Bir şey, sadece bir şey de yolunda gitse şu hikayede keşke... Yazsak roman olur hikayemiz.
"Arabaya bin ve biraz uzağa git. Aras seni görsün istemiyorum, çocukları görürse onları alır ve bizim de elimizden hiç bir şey gelmez."
Arabaya hızla binerken bende arabadan hızla çıkıyordum. Ne yapmalıydım? Öylece girip şansımı mı denemeliydim yoksa plan mı kurmalıydım?
Plan kurmak için vaktim yoktu, o kağıtta neler yazıyor bilmek istiyordum ve sanırım her zaman ki yaptığımı yapıp içeriye öylece dalmalıydım.
Sonuçta ne çıkabilirdi ki? Şansım yaver giderse beni görmezdi bile. Ama eğer yaver gitmezse... O zamanda devreye neler girebilir çok merak ediyorum.
Kapıda ki nöbet bekleyen korumalar uzaktan görür görmez telsizlerine davrandılar.
"Buna hiç gerek yok. Kocama sürpriz yapmak istiyorum beyler."dedim yanlarına vardığımda sakince.
"Ama Ayza hanım, Aras bey dedi ki..."
"Siz Aras beye ne bakıyorsunuz canım. O size hep bir şeyler diyor. Hem benim evim gizlice girecek değilim değil mi? Hadi açın kapıyı ve o telsizlerinize sakın ama sakın taciz de bulunmayın, işten kovma yetkisi olan tek kişi Aras değil biliyorsunuz?"

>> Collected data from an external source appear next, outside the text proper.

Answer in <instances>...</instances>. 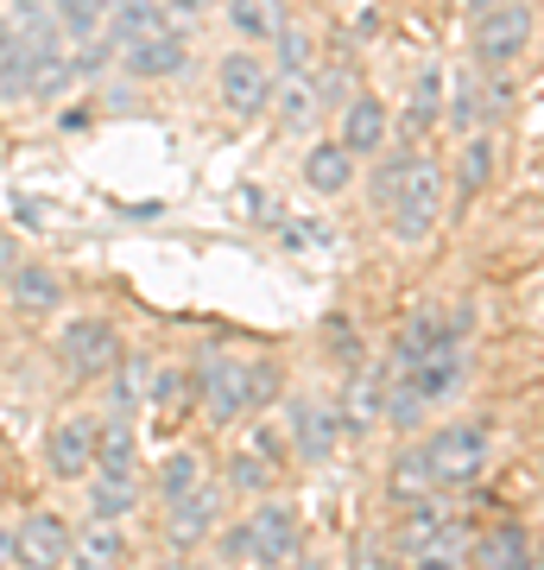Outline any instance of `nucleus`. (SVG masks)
I'll use <instances>...</instances> for the list:
<instances>
[{
    "instance_id": "1",
    "label": "nucleus",
    "mask_w": 544,
    "mask_h": 570,
    "mask_svg": "<svg viewBox=\"0 0 544 570\" xmlns=\"http://www.w3.org/2000/svg\"><path fill=\"white\" fill-rule=\"evenodd\" d=\"M279 393H285L279 362H247V355H228V348H209L197 362V406L216 431L247 425V419L266 412Z\"/></svg>"
},
{
    "instance_id": "2",
    "label": "nucleus",
    "mask_w": 544,
    "mask_h": 570,
    "mask_svg": "<svg viewBox=\"0 0 544 570\" xmlns=\"http://www.w3.org/2000/svg\"><path fill=\"white\" fill-rule=\"evenodd\" d=\"M444 209H449V165L437 153H412L399 184H393V197H386V209H380L386 228H393V242L424 247L437 235V223H444Z\"/></svg>"
},
{
    "instance_id": "3",
    "label": "nucleus",
    "mask_w": 544,
    "mask_h": 570,
    "mask_svg": "<svg viewBox=\"0 0 544 570\" xmlns=\"http://www.w3.org/2000/svg\"><path fill=\"white\" fill-rule=\"evenodd\" d=\"M51 355H58V374L70 387H101L127 355V336L115 317H96V311H82V317H63L58 336H51Z\"/></svg>"
},
{
    "instance_id": "4",
    "label": "nucleus",
    "mask_w": 544,
    "mask_h": 570,
    "mask_svg": "<svg viewBox=\"0 0 544 570\" xmlns=\"http://www.w3.org/2000/svg\"><path fill=\"white\" fill-rule=\"evenodd\" d=\"M424 463H431V482L444 494L482 482L487 463H494V425L482 419H463V425H437L424 438Z\"/></svg>"
},
{
    "instance_id": "5",
    "label": "nucleus",
    "mask_w": 544,
    "mask_h": 570,
    "mask_svg": "<svg viewBox=\"0 0 544 570\" xmlns=\"http://www.w3.org/2000/svg\"><path fill=\"white\" fill-rule=\"evenodd\" d=\"M285 438H291V456L298 463H329L336 456V444L348 438V425H343V406H336V393H323V387H304V393H291V406H285Z\"/></svg>"
},
{
    "instance_id": "6",
    "label": "nucleus",
    "mask_w": 544,
    "mask_h": 570,
    "mask_svg": "<svg viewBox=\"0 0 544 570\" xmlns=\"http://www.w3.org/2000/svg\"><path fill=\"white\" fill-rule=\"evenodd\" d=\"M273 89H279L273 58H260L254 45H228L222 58H216V102H222L235 121L266 115V108H273Z\"/></svg>"
},
{
    "instance_id": "7",
    "label": "nucleus",
    "mask_w": 544,
    "mask_h": 570,
    "mask_svg": "<svg viewBox=\"0 0 544 570\" xmlns=\"http://www.w3.org/2000/svg\"><path fill=\"white\" fill-rule=\"evenodd\" d=\"M96 438H101V412H63L44 431V469L58 475L63 489H82L96 475Z\"/></svg>"
},
{
    "instance_id": "8",
    "label": "nucleus",
    "mask_w": 544,
    "mask_h": 570,
    "mask_svg": "<svg viewBox=\"0 0 544 570\" xmlns=\"http://www.w3.org/2000/svg\"><path fill=\"white\" fill-rule=\"evenodd\" d=\"M247 520V539H254V570H285L291 558L304 551V539H298V508L285 501V494H260L254 508L241 513Z\"/></svg>"
},
{
    "instance_id": "9",
    "label": "nucleus",
    "mask_w": 544,
    "mask_h": 570,
    "mask_svg": "<svg viewBox=\"0 0 544 570\" xmlns=\"http://www.w3.org/2000/svg\"><path fill=\"white\" fill-rule=\"evenodd\" d=\"M532 32H538V13L525 0H501L475 20V63L482 70H501V63L525 58L532 51Z\"/></svg>"
},
{
    "instance_id": "10",
    "label": "nucleus",
    "mask_w": 544,
    "mask_h": 570,
    "mask_svg": "<svg viewBox=\"0 0 544 570\" xmlns=\"http://www.w3.org/2000/svg\"><path fill=\"white\" fill-rule=\"evenodd\" d=\"M70 539H77V520H63L58 508H26L13 520L20 570H70Z\"/></svg>"
},
{
    "instance_id": "11",
    "label": "nucleus",
    "mask_w": 544,
    "mask_h": 570,
    "mask_svg": "<svg viewBox=\"0 0 544 570\" xmlns=\"http://www.w3.org/2000/svg\"><path fill=\"white\" fill-rule=\"evenodd\" d=\"M216 527H222V482H202L190 501L165 508V551L171 558H197V551H209Z\"/></svg>"
},
{
    "instance_id": "12",
    "label": "nucleus",
    "mask_w": 544,
    "mask_h": 570,
    "mask_svg": "<svg viewBox=\"0 0 544 570\" xmlns=\"http://www.w3.org/2000/svg\"><path fill=\"white\" fill-rule=\"evenodd\" d=\"M7 305H13V317H26V324H44V317H58L63 311V273L51 261H26L7 273Z\"/></svg>"
},
{
    "instance_id": "13",
    "label": "nucleus",
    "mask_w": 544,
    "mask_h": 570,
    "mask_svg": "<svg viewBox=\"0 0 544 570\" xmlns=\"http://www.w3.org/2000/svg\"><path fill=\"white\" fill-rule=\"evenodd\" d=\"M468 558H475V570H544L538 539H532L520 520H494V527H482L475 539H468Z\"/></svg>"
},
{
    "instance_id": "14",
    "label": "nucleus",
    "mask_w": 544,
    "mask_h": 570,
    "mask_svg": "<svg viewBox=\"0 0 544 570\" xmlns=\"http://www.w3.org/2000/svg\"><path fill=\"white\" fill-rule=\"evenodd\" d=\"M171 7L165 0H127V7H115L108 20H101V39H108V51L115 58H127V51H140L146 39H159V32H171Z\"/></svg>"
},
{
    "instance_id": "15",
    "label": "nucleus",
    "mask_w": 544,
    "mask_h": 570,
    "mask_svg": "<svg viewBox=\"0 0 544 570\" xmlns=\"http://www.w3.org/2000/svg\"><path fill=\"white\" fill-rule=\"evenodd\" d=\"M386 134H393V115H386L380 96H367V89H355L343 102V121H336V140L355 153V159H374V153H386Z\"/></svg>"
},
{
    "instance_id": "16",
    "label": "nucleus",
    "mask_w": 544,
    "mask_h": 570,
    "mask_svg": "<svg viewBox=\"0 0 544 570\" xmlns=\"http://www.w3.org/2000/svg\"><path fill=\"white\" fill-rule=\"evenodd\" d=\"M133 558V532L121 520H82L70 539V570H127Z\"/></svg>"
},
{
    "instance_id": "17",
    "label": "nucleus",
    "mask_w": 544,
    "mask_h": 570,
    "mask_svg": "<svg viewBox=\"0 0 544 570\" xmlns=\"http://www.w3.org/2000/svg\"><path fill=\"white\" fill-rule=\"evenodd\" d=\"M121 77L127 82H165V77H184V63H190V32L184 26H171V32H159V39H146L140 51H127Z\"/></svg>"
},
{
    "instance_id": "18",
    "label": "nucleus",
    "mask_w": 544,
    "mask_h": 570,
    "mask_svg": "<svg viewBox=\"0 0 544 570\" xmlns=\"http://www.w3.org/2000/svg\"><path fill=\"white\" fill-rule=\"evenodd\" d=\"M146 501V475H89L82 482V520H121V527H133V513H140Z\"/></svg>"
},
{
    "instance_id": "19",
    "label": "nucleus",
    "mask_w": 544,
    "mask_h": 570,
    "mask_svg": "<svg viewBox=\"0 0 544 570\" xmlns=\"http://www.w3.org/2000/svg\"><path fill=\"white\" fill-rule=\"evenodd\" d=\"M209 482V463H202V450H190V444H178V450H165L159 456V469H152V501L159 508H178V501H190V494Z\"/></svg>"
},
{
    "instance_id": "20",
    "label": "nucleus",
    "mask_w": 544,
    "mask_h": 570,
    "mask_svg": "<svg viewBox=\"0 0 544 570\" xmlns=\"http://www.w3.org/2000/svg\"><path fill=\"white\" fill-rule=\"evenodd\" d=\"M355 171H362V159L348 153L343 140H317L310 153H304L298 178L317 190V197H343V190H355Z\"/></svg>"
},
{
    "instance_id": "21",
    "label": "nucleus",
    "mask_w": 544,
    "mask_h": 570,
    "mask_svg": "<svg viewBox=\"0 0 544 570\" xmlns=\"http://www.w3.org/2000/svg\"><path fill=\"white\" fill-rule=\"evenodd\" d=\"M222 20L228 32H235V45H273L291 26V13H285V0H222Z\"/></svg>"
},
{
    "instance_id": "22",
    "label": "nucleus",
    "mask_w": 544,
    "mask_h": 570,
    "mask_svg": "<svg viewBox=\"0 0 544 570\" xmlns=\"http://www.w3.org/2000/svg\"><path fill=\"white\" fill-rule=\"evenodd\" d=\"M96 469L101 475H140V419H127V412H101Z\"/></svg>"
},
{
    "instance_id": "23",
    "label": "nucleus",
    "mask_w": 544,
    "mask_h": 570,
    "mask_svg": "<svg viewBox=\"0 0 544 570\" xmlns=\"http://www.w3.org/2000/svg\"><path fill=\"white\" fill-rule=\"evenodd\" d=\"M444 96H449V77L437 70V63H424L418 77H412V102H405V134H399V146H412V153H418V140L437 127V115H444Z\"/></svg>"
},
{
    "instance_id": "24",
    "label": "nucleus",
    "mask_w": 544,
    "mask_h": 570,
    "mask_svg": "<svg viewBox=\"0 0 544 570\" xmlns=\"http://www.w3.org/2000/svg\"><path fill=\"white\" fill-rule=\"evenodd\" d=\"M494 159H501V153H494V134H487V127L463 140V159H456V171H449V190H456V204L463 209L494 184Z\"/></svg>"
},
{
    "instance_id": "25",
    "label": "nucleus",
    "mask_w": 544,
    "mask_h": 570,
    "mask_svg": "<svg viewBox=\"0 0 544 570\" xmlns=\"http://www.w3.org/2000/svg\"><path fill=\"white\" fill-rule=\"evenodd\" d=\"M431 494H444L431 482V463H424V444H405L393 463H386V501L393 508H412V501H431Z\"/></svg>"
},
{
    "instance_id": "26",
    "label": "nucleus",
    "mask_w": 544,
    "mask_h": 570,
    "mask_svg": "<svg viewBox=\"0 0 544 570\" xmlns=\"http://www.w3.org/2000/svg\"><path fill=\"white\" fill-rule=\"evenodd\" d=\"M273 108H279V127H285V134H304V127L317 121V108H323L317 70H310V77H279V89H273Z\"/></svg>"
},
{
    "instance_id": "27",
    "label": "nucleus",
    "mask_w": 544,
    "mask_h": 570,
    "mask_svg": "<svg viewBox=\"0 0 544 570\" xmlns=\"http://www.w3.org/2000/svg\"><path fill=\"white\" fill-rule=\"evenodd\" d=\"M146 393H152V362H146V355H121V367L108 374V412H127V419H140Z\"/></svg>"
},
{
    "instance_id": "28",
    "label": "nucleus",
    "mask_w": 544,
    "mask_h": 570,
    "mask_svg": "<svg viewBox=\"0 0 544 570\" xmlns=\"http://www.w3.org/2000/svg\"><path fill=\"white\" fill-rule=\"evenodd\" d=\"M146 406H159L165 419H178V406H197V367H159Z\"/></svg>"
},
{
    "instance_id": "29",
    "label": "nucleus",
    "mask_w": 544,
    "mask_h": 570,
    "mask_svg": "<svg viewBox=\"0 0 544 570\" xmlns=\"http://www.w3.org/2000/svg\"><path fill=\"white\" fill-rule=\"evenodd\" d=\"M317 70V45L304 26H285L279 39H273V77H310Z\"/></svg>"
},
{
    "instance_id": "30",
    "label": "nucleus",
    "mask_w": 544,
    "mask_h": 570,
    "mask_svg": "<svg viewBox=\"0 0 544 570\" xmlns=\"http://www.w3.org/2000/svg\"><path fill=\"white\" fill-rule=\"evenodd\" d=\"M209 558L216 570H254V539H247V520H222L216 539H209Z\"/></svg>"
},
{
    "instance_id": "31",
    "label": "nucleus",
    "mask_w": 544,
    "mask_h": 570,
    "mask_svg": "<svg viewBox=\"0 0 544 570\" xmlns=\"http://www.w3.org/2000/svg\"><path fill=\"white\" fill-rule=\"evenodd\" d=\"M482 108H487V82H475V77H456V96H449V127L456 134H482Z\"/></svg>"
},
{
    "instance_id": "32",
    "label": "nucleus",
    "mask_w": 544,
    "mask_h": 570,
    "mask_svg": "<svg viewBox=\"0 0 544 570\" xmlns=\"http://www.w3.org/2000/svg\"><path fill=\"white\" fill-rule=\"evenodd\" d=\"M323 348L343 362V374H348V367H362V343H355V324H348V317H329V330H323Z\"/></svg>"
},
{
    "instance_id": "33",
    "label": "nucleus",
    "mask_w": 544,
    "mask_h": 570,
    "mask_svg": "<svg viewBox=\"0 0 544 570\" xmlns=\"http://www.w3.org/2000/svg\"><path fill=\"white\" fill-rule=\"evenodd\" d=\"M348 570H393V551H386L380 539H362L355 558H348Z\"/></svg>"
},
{
    "instance_id": "34",
    "label": "nucleus",
    "mask_w": 544,
    "mask_h": 570,
    "mask_svg": "<svg viewBox=\"0 0 544 570\" xmlns=\"http://www.w3.org/2000/svg\"><path fill=\"white\" fill-rule=\"evenodd\" d=\"M405 570H463V558H449V551H424V558H405Z\"/></svg>"
},
{
    "instance_id": "35",
    "label": "nucleus",
    "mask_w": 544,
    "mask_h": 570,
    "mask_svg": "<svg viewBox=\"0 0 544 570\" xmlns=\"http://www.w3.org/2000/svg\"><path fill=\"white\" fill-rule=\"evenodd\" d=\"M13 51H20V26L0 13V70H7V58H13Z\"/></svg>"
},
{
    "instance_id": "36",
    "label": "nucleus",
    "mask_w": 544,
    "mask_h": 570,
    "mask_svg": "<svg viewBox=\"0 0 544 570\" xmlns=\"http://www.w3.org/2000/svg\"><path fill=\"white\" fill-rule=\"evenodd\" d=\"M285 570H329V558H323V551H298Z\"/></svg>"
},
{
    "instance_id": "37",
    "label": "nucleus",
    "mask_w": 544,
    "mask_h": 570,
    "mask_svg": "<svg viewBox=\"0 0 544 570\" xmlns=\"http://www.w3.org/2000/svg\"><path fill=\"white\" fill-rule=\"evenodd\" d=\"M0 570H20V558H13V527H0Z\"/></svg>"
},
{
    "instance_id": "38",
    "label": "nucleus",
    "mask_w": 544,
    "mask_h": 570,
    "mask_svg": "<svg viewBox=\"0 0 544 570\" xmlns=\"http://www.w3.org/2000/svg\"><path fill=\"white\" fill-rule=\"evenodd\" d=\"M165 7H171V13H184V20H197V13L209 7V0H165Z\"/></svg>"
},
{
    "instance_id": "39",
    "label": "nucleus",
    "mask_w": 544,
    "mask_h": 570,
    "mask_svg": "<svg viewBox=\"0 0 544 570\" xmlns=\"http://www.w3.org/2000/svg\"><path fill=\"white\" fill-rule=\"evenodd\" d=\"M159 570H197V564H190V558H165Z\"/></svg>"
},
{
    "instance_id": "40",
    "label": "nucleus",
    "mask_w": 544,
    "mask_h": 570,
    "mask_svg": "<svg viewBox=\"0 0 544 570\" xmlns=\"http://www.w3.org/2000/svg\"><path fill=\"white\" fill-rule=\"evenodd\" d=\"M468 7H475V20H482L487 7H501V0H468Z\"/></svg>"
},
{
    "instance_id": "41",
    "label": "nucleus",
    "mask_w": 544,
    "mask_h": 570,
    "mask_svg": "<svg viewBox=\"0 0 544 570\" xmlns=\"http://www.w3.org/2000/svg\"><path fill=\"white\" fill-rule=\"evenodd\" d=\"M115 7H127V0H101V20H108V13H115Z\"/></svg>"
},
{
    "instance_id": "42",
    "label": "nucleus",
    "mask_w": 544,
    "mask_h": 570,
    "mask_svg": "<svg viewBox=\"0 0 544 570\" xmlns=\"http://www.w3.org/2000/svg\"><path fill=\"white\" fill-rule=\"evenodd\" d=\"M0 242H7V235H0Z\"/></svg>"
}]
</instances>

Ufak bir tehditle iş hallolmuştu. Tabi, bu tehditler Aras da sökmezdi... Ama neyse.
İçeriye girdiğimde önce birinci sonra ikinci salondan çıkarak merdivenlere doğru yol aldım. Resmen parmak ucunda yürüyordum. Ses yapmasın diye ayakkabılarımı bile çıkarıp ayağıma almıştım.

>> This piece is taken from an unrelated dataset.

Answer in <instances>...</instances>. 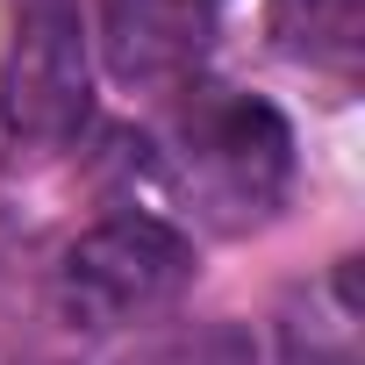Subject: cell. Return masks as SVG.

Duş sesi geliyordu. Benden sonra huylarını değiştirmemişse, bütün kıyafetlerini olduğu gibi çıkartıp öyle duşa girmiştir. Bu demek oluyor ki kıyafetin içindekilere bakmamış, benim biricik beni bekleyen kanıtımı da yakmamıştır.
Parmak uçlarımda merdivenden çıktıktan sonra usulca odamızın kapısına doğru yol aldım. Ayakkabılarımı kapı eşiğine bıraktıktan sonra mümkün olduğunca kasılarak ve ses çıkartmayarak kapıyı açıp içeri geçtikten sonra geri kapattım.
Işıkları yakmakla yakmamak arasında kararsız kalırken, yakıp da dikkatleri üzerime çekmemek amaçlı telefonumun fenerini yakıp ortalıkta aranmaya başladım.
Hadi ama... Nerede bu kıyafetler. Hayatında ilk kez doğru bir şey yapıp kirli sepetine atma ihtimalinin sıfır olduğunu düşünürsek eğer, kıyafetler büyük ihtimalle banyodadır.
Yani bende şans olsaydı... Tamam bu cümleyi söylemeyi ve üç nokta koymayı bırakıp kaderimin beni götürdüğü yere, banyoya gidiyorum.
Duş sesi ve kendi mırıltısıyla meşgulken kapıyı aralamamın sesini duymamış ve çektiği ince perdeye sırtını dönmüştü. Kapıyı kapatıp tekrar ses çıkartmadan ortalığa fırlattığı eşofman takımını yerlerden toplayıp parmak uçlarımda tekrar yatak odasına giriş yaptım.
"Uh... Ucuz atlattık."
Eşofman altının ve üstünün ceplerine baktıktan sonra bir şey bulamamanın hüsranlığıyla ortada kala kalmıştım. Neredeydi bu kağıt? Yoksa yahşi batı da Cem Yılmaz'ın dolarları sakladığı yere mi saklamıştı? Yok, yok. Ben iyice uykusuzluktan saçmalamaya başladım.